_Material supplied_.
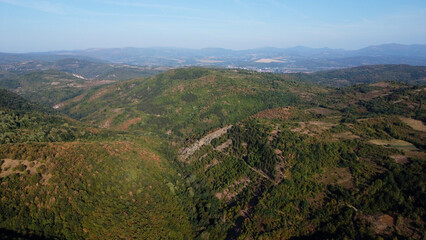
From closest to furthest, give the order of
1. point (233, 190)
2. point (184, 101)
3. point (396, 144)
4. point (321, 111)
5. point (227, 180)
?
point (233, 190) < point (396, 144) < point (227, 180) < point (321, 111) < point (184, 101)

_Directions_. Reproduce the lines of the entries above, changing "closest" to "nearest" and leaving everything else unaltered. Leave the pictures out of the result.

_Output of the task_.
From nearest to furthest, give the order of
1. point (233, 190)
2. point (184, 101)
3. point (396, 144)
4. point (321, 111)
5. point (227, 180)
?
point (233, 190) < point (396, 144) < point (227, 180) < point (321, 111) < point (184, 101)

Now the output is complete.